─── PROVIDED INFORMATION ───

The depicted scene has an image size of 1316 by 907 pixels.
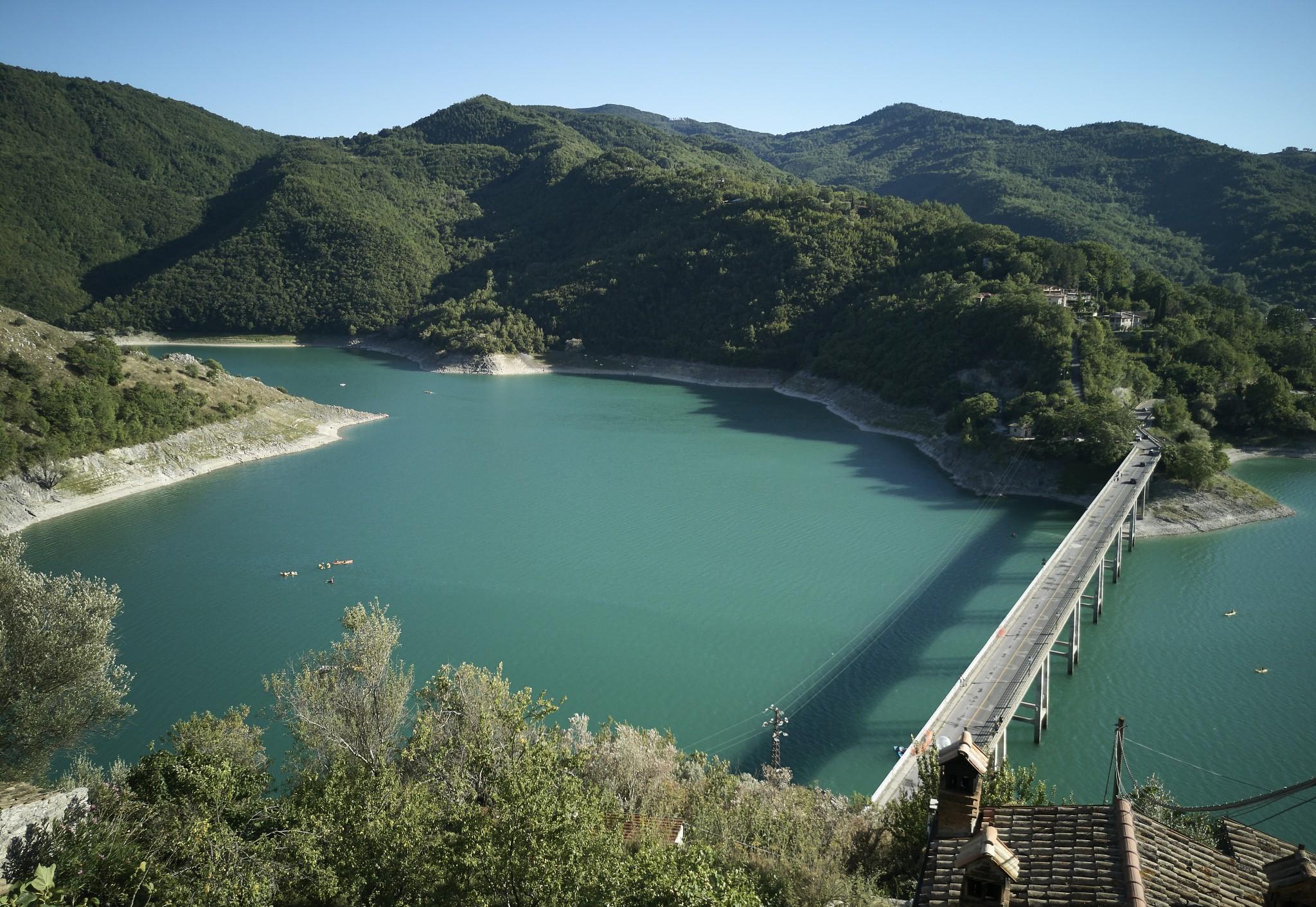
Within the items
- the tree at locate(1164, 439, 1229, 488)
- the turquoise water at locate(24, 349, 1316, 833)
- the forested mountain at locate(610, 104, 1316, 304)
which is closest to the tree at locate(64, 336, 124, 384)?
the turquoise water at locate(24, 349, 1316, 833)

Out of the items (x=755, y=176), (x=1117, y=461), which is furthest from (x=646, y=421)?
(x=755, y=176)

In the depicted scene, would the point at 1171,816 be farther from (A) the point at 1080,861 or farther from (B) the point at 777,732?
(A) the point at 1080,861

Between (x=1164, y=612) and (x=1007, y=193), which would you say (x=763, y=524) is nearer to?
(x=1164, y=612)

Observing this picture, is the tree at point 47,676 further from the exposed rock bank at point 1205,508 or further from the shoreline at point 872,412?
the shoreline at point 872,412

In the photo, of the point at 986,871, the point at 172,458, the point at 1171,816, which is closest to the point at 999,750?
the point at 1171,816

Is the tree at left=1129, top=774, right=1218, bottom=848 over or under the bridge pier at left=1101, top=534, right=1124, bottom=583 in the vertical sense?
over

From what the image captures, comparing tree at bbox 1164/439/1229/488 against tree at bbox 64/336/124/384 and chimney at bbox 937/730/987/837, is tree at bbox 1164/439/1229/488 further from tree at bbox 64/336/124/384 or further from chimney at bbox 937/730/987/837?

───

# [REQUIRED WORK]
Above are records with pictures; repeat the records exactly and leave the pictures out.

# [REPLY]
The depicted scene has an image size of 1316 by 907 pixels.
Within the items
- the tree at locate(1164, 439, 1229, 488)
- the turquoise water at locate(24, 349, 1316, 833)
- the forested mountain at locate(610, 104, 1316, 304)
which is closest to the tree at locate(64, 336, 124, 384)?
the turquoise water at locate(24, 349, 1316, 833)

Out of the items (x=755, y=176), (x=1117, y=461), which is furthest from (x=646, y=421)?
(x=755, y=176)

In the depicted scene, would the point at 1171,816 be farther from (A) the point at 1080,861 or farther from (B) the point at 777,732?
(A) the point at 1080,861

Between (x=1164, y=612) and (x=1007, y=193), which would you say (x=763, y=524) is nearer to?
(x=1164, y=612)

Observing this picture, is the tree at point 47,676 further from the exposed rock bank at point 1205,508 or further from the shoreline at point 872,412?
the shoreline at point 872,412

In the photo, of the point at 986,871, the point at 172,458, the point at 1171,816, which is closest to the point at 999,750?
the point at 1171,816

Is the tree at left=1129, top=774, right=1218, bottom=848 over or under the bridge pier at left=1101, top=534, right=1124, bottom=583 in the vertical sense?
over

From what the image captures, comparing tree at bbox 1164/439/1229/488 against tree at bbox 64/336/124/384 and chimney at bbox 937/730/987/837, is tree at bbox 1164/439/1229/488 further from tree at bbox 64/336/124/384 or further from chimney at bbox 937/730/987/837?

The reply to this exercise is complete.